▸ THE PROBLEM
Without including any images, reproduce each entry exactly.

━━━ THE DATA ━━━

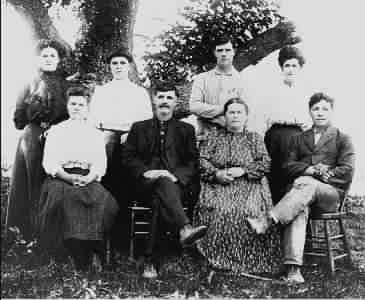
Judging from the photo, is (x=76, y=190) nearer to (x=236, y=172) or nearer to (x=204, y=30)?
(x=236, y=172)

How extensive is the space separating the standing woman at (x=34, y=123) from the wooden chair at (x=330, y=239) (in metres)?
2.32

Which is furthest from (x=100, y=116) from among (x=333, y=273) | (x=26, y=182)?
(x=333, y=273)

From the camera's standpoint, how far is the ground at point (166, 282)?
327 centimetres

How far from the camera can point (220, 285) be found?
331 centimetres

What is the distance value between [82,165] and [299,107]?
1.95 m

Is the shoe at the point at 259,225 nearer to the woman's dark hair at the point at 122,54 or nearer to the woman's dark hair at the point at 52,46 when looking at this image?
the woman's dark hair at the point at 122,54

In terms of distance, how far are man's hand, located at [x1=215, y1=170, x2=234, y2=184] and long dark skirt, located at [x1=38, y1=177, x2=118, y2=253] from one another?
87 centimetres

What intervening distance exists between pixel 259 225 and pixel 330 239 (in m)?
0.63

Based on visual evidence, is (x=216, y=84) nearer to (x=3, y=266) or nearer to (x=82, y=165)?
(x=82, y=165)

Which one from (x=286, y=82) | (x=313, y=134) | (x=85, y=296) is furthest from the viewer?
(x=286, y=82)

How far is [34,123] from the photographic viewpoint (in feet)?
12.8

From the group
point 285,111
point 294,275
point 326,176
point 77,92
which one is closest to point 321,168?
point 326,176

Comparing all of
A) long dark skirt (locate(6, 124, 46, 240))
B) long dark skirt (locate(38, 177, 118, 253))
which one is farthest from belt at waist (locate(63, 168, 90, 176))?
long dark skirt (locate(6, 124, 46, 240))

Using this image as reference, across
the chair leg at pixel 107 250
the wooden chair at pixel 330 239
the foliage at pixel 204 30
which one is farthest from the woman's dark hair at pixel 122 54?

━━━

▸ ANSWER TO THE EXERCISE
Judging from the photo, is (x=76, y=190) nearer to (x=236, y=172) or nearer to (x=204, y=30)?
(x=236, y=172)

How extensive is the space separating the standing woman at (x=34, y=123) from the wooden chair at (x=330, y=239) (in metres)?
2.32

Which is furthest from (x=100, y=116) from among (x=333, y=273) | (x=26, y=182)?
(x=333, y=273)

From the camera's standpoint, how far is the ground at point (166, 282)?
327 centimetres

How far from the camera can point (220, 285) be found?
331 centimetres

What is the distance value between [82,165] and [299,107]?
1.95 m

Is the shoe at the point at 259,225 nearer to the woman's dark hair at the point at 122,54 or nearer to the woman's dark hair at the point at 52,46 when looking at this image?
the woman's dark hair at the point at 122,54

In terms of distance, how far are man's hand, located at [x1=215, y1=170, x2=234, y2=184] and long dark skirt, located at [x1=38, y1=177, x2=118, y2=253] from one another?
87 centimetres

What intervening distance exists between pixel 259 225 and pixel 330 239 (in m)?
0.63

Based on visual evidence, is (x=216, y=84) nearer to (x=3, y=266) or nearer to (x=82, y=165)?
(x=82, y=165)

Which one from (x=286, y=82) | (x=313, y=134) | (x=85, y=296) is furthest from the viewer?
(x=286, y=82)

How far is [34,123] from the photographic viewpoint (in feet)?
12.8

From the group
point 285,111
point 294,275
point 326,176
point 77,92
which one is closest to point 321,168?
point 326,176

Comparing all of
A) long dark skirt (locate(6, 124, 46, 240))
B) long dark skirt (locate(38, 177, 118, 253))
which one is farthest from belt at waist (locate(63, 168, 90, 176))?
long dark skirt (locate(6, 124, 46, 240))

Using this image as reference, across
the chair leg at pixel 107 250
the wooden chair at pixel 330 239
the foliage at pixel 204 30
which one is farthest from the woman's dark hair at pixel 122 54?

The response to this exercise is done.